O primeiro, é de considerar que no processo de formação continuada, seja como uma política institucional ou como processo de adesão pessoal à profissão, os professores bacharéis tem a oportunidade de reelaborar seus conhecimentos segundo os pressupostos teóricos, científicos, didáticos e sociais específicos da profissão docente. Ou seja, não é a graduação e a titulação propriamente ditas que conferem a profissionalidade docente segundo os pressupostos de Roldão (2005) e nem mesmo só a produção de sentidos para a docência na prática. O processo de constituição profissional perpassa a produção de sentidos para a adesão à docência, mas também perpassa assumir os pressupostos formais da função docente, sejam eles por meio da formação inicial, da pós-graduação ou da formação continuada.
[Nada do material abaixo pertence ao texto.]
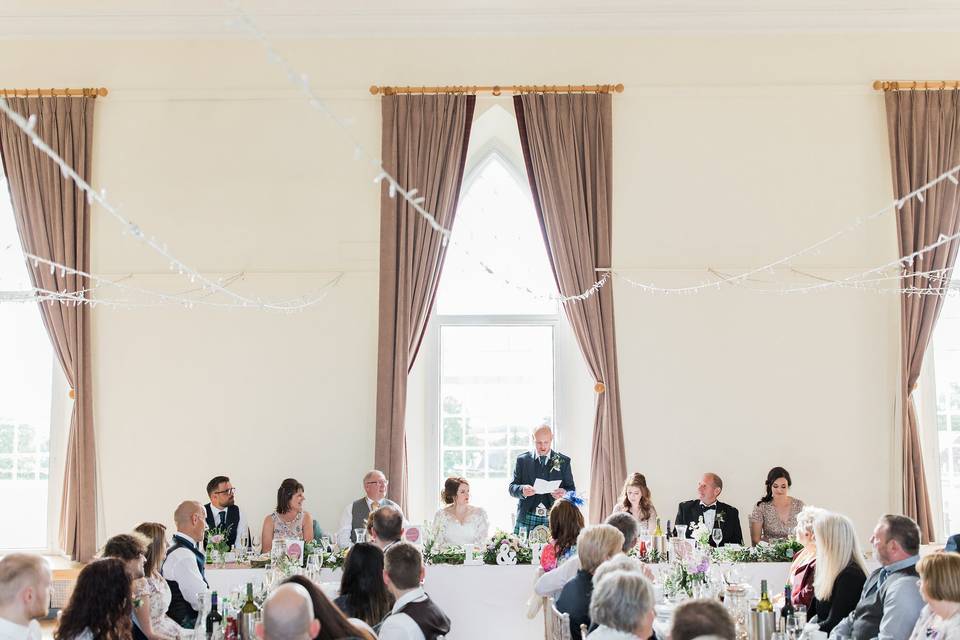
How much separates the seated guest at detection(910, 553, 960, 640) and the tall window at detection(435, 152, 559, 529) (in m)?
4.88

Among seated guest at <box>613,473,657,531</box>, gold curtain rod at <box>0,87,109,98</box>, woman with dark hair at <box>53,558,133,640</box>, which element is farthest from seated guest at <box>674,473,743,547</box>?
gold curtain rod at <box>0,87,109,98</box>

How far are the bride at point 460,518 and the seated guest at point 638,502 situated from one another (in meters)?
1.03

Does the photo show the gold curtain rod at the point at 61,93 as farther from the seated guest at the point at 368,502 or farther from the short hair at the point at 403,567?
the short hair at the point at 403,567

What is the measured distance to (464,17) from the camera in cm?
809

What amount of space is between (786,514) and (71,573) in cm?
563

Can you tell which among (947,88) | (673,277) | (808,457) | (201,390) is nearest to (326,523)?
(201,390)

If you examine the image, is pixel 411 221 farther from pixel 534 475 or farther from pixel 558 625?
pixel 558 625

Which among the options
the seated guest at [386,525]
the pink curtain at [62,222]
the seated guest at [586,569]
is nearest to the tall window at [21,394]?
the pink curtain at [62,222]

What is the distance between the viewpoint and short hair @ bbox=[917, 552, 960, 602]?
3.59 metres

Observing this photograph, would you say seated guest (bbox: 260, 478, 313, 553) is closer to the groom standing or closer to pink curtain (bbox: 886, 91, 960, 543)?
the groom standing

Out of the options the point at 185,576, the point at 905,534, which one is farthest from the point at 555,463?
the point at 905,534

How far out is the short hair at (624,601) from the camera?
11.1 feet

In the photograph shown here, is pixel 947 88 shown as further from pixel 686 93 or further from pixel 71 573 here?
pixel 71 573

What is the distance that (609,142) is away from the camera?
8.09m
O segundo é de que a prática docente foi narrada como mobilizadora de conhecimentos para a formação docente, como ato de pertencimento profissional e como exercício da profissionalidade pelos professores bacharéis. No entanto, a prática narrada não implica necessariamente na prática efetiva realizada pelos professores para a mobilização de conhecimentos para a formação de professores. É importante que os atos de pertencimento profissional docente sejam direcionados na formação dos professores formadores para a consciência na prática de que estão formando professores para o ensino básico e que a mobilização de conhecimentos perpassa, sobretudo, o conteúdo e que a partir dele se constroem os conhecimentos específicos para a atuação docente.

O terceiro é que a relação com os alunos narrada pelos professores bacharéis reflete um contexto geracional que conflita com a prática docente dos colaboradores, pois segundo os professores, os alunos chegam nas licenciaturas reproduzindo um sistema que vem do ensino médio, chegam despreparados, com dificuldades de aprendizagem que os professores do ensino superior não conseguem e não são preparados para lidar, o que reforça o processo contínuo de formação e reflexão como cerne para a atuação profissional docente.